Try it
In the entries, find all lines that hold the word "United" and copy them.

Stored dataset items:

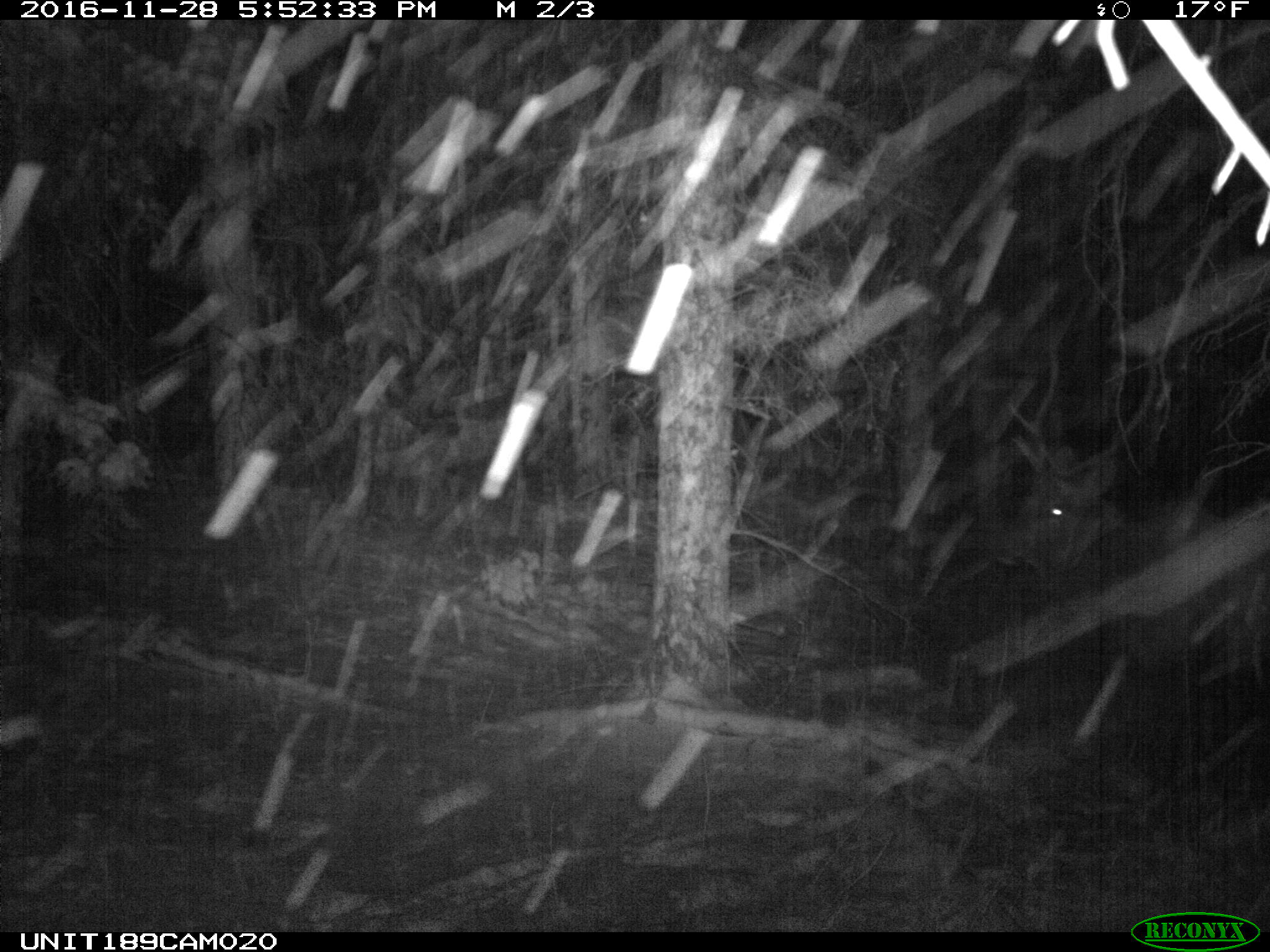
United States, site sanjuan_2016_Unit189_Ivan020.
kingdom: Animalia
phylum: Chordata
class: Mammalia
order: Artiodactyla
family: Cervidae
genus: Cervus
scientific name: Cervus elaphus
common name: red deer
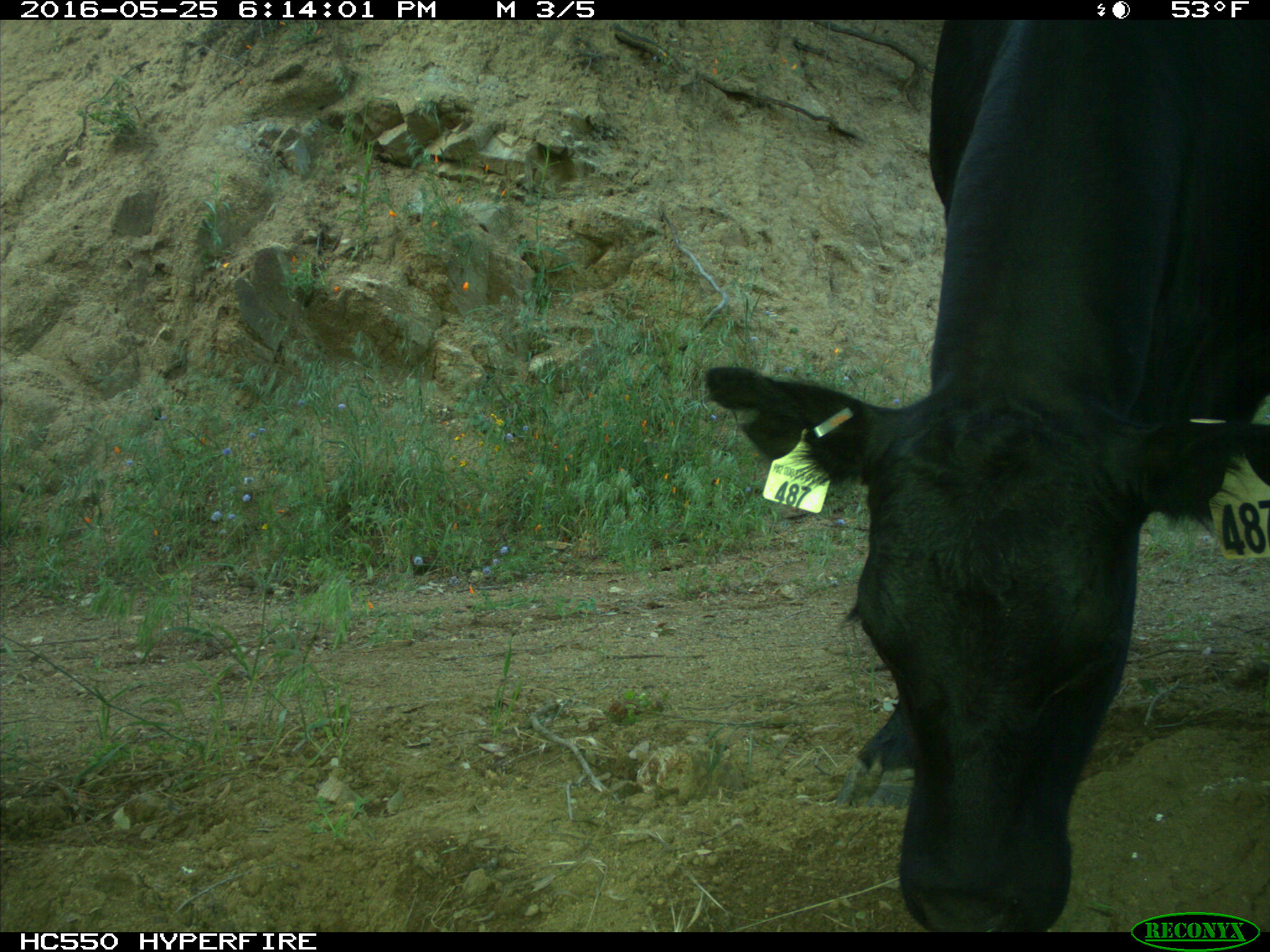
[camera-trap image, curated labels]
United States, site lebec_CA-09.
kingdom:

Solution to this task
United States, site sanjuan_2016_Unit189_Ivan020.
United States, site lebec_CA-09.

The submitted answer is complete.